*What the task requires*. Output the listing below as a Markdown table with the columns Row and Caption, covering everything from the line containing "ellesse Herren Kapuzenpullover, marineblau, Gr." down to the line containing "13008 Bagatelle, magnifique". Skip blank lines and leave the pictures out.

** Materials provided follows **

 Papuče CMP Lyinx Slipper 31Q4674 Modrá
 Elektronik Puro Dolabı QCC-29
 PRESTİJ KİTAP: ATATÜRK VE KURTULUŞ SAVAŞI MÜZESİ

** End of Materials provided **
** Materials provided follows **

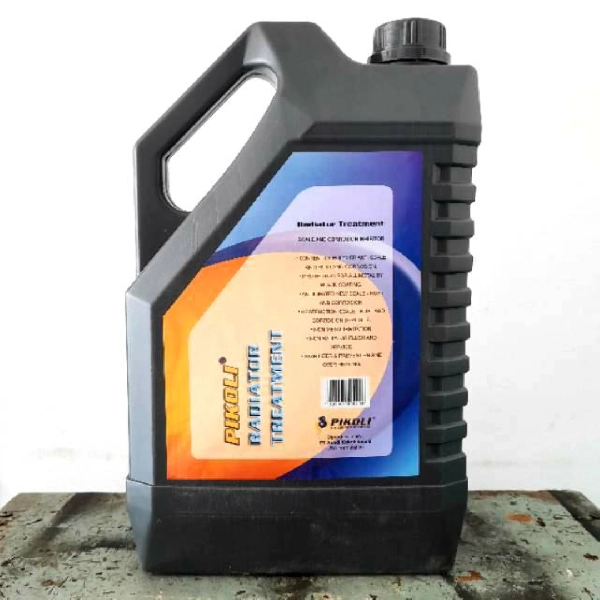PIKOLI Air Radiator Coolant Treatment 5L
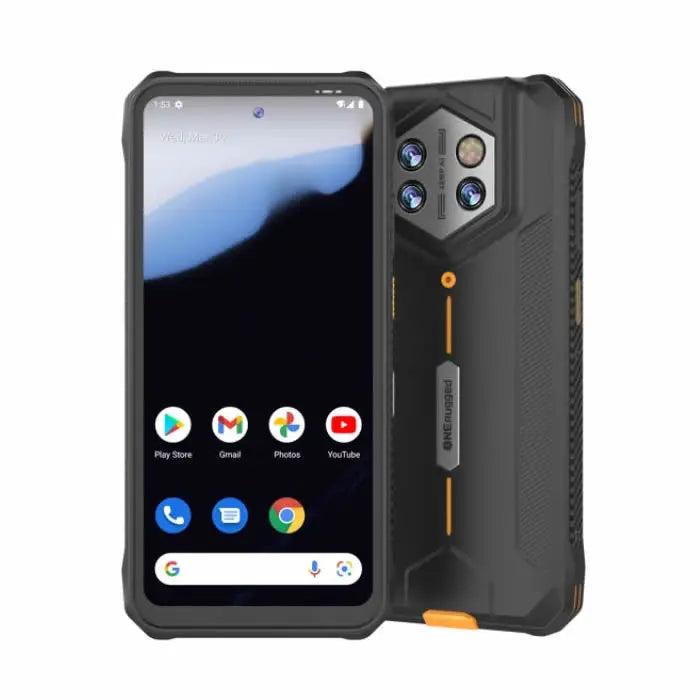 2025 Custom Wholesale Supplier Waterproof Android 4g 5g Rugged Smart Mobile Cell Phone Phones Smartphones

** End of Materials provided **
** Materials provided follows **

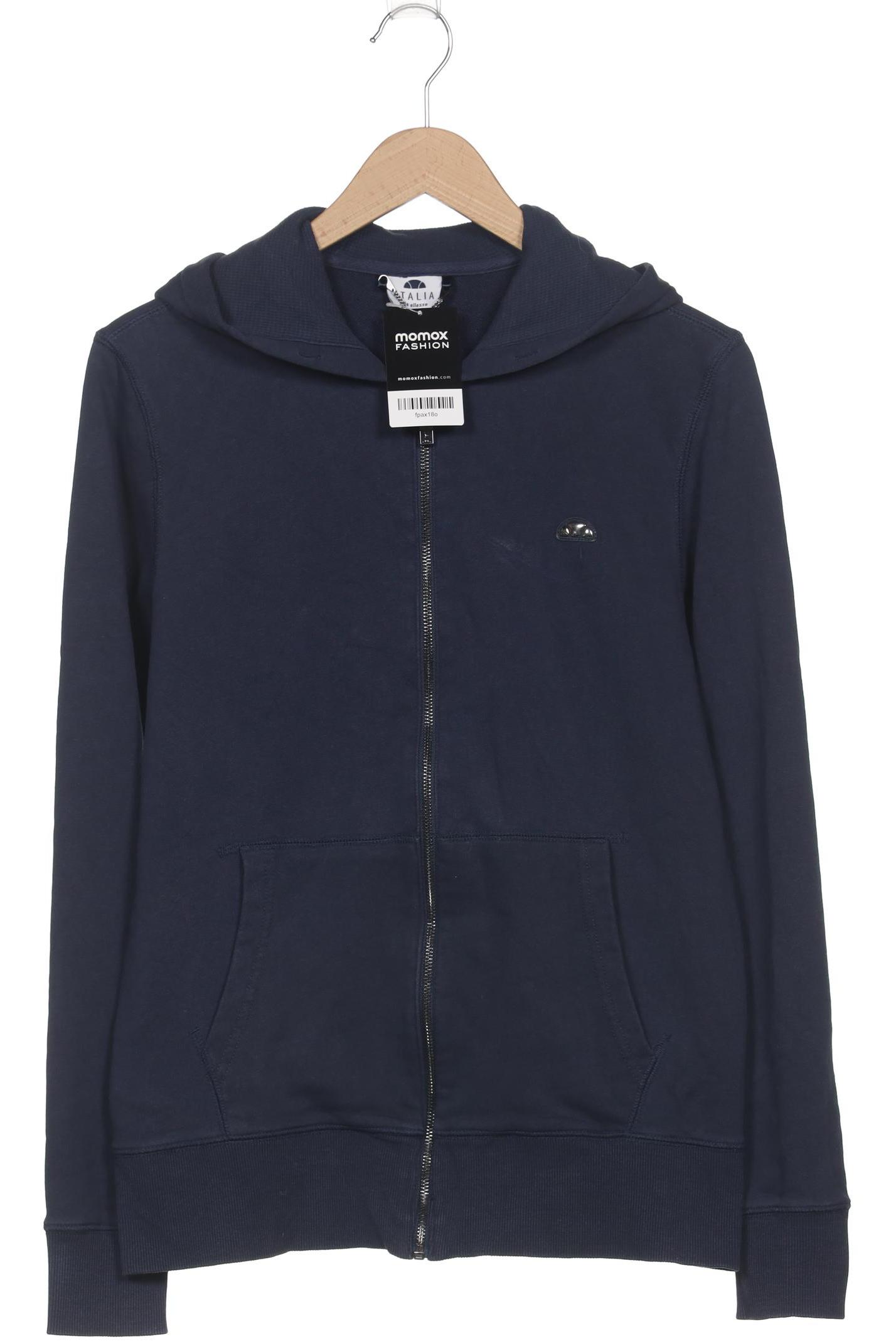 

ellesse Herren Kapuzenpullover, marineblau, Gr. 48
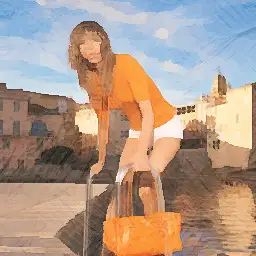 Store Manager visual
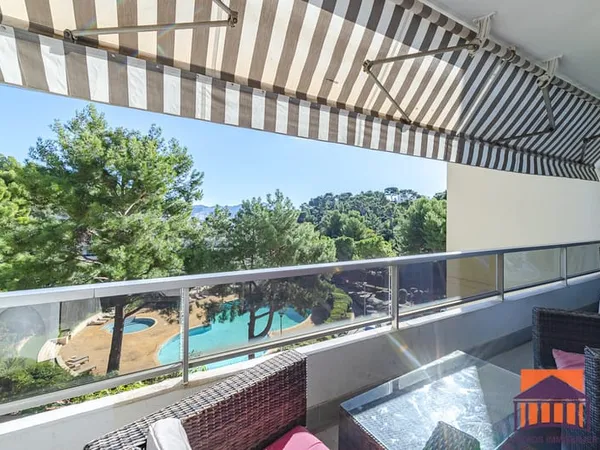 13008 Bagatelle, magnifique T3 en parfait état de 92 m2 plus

** End of Materials provided **

*Solution for this task*.
| Row | Caption |
|---|---|
| 1 | ellesse Herren Kapuzenpullover, marineblau, Gr. 48 |
| 2 |  Store Manager visual |
| 3 |  13008 Bagatelle, magnifique T3 en parfait état de 92 m2 plus |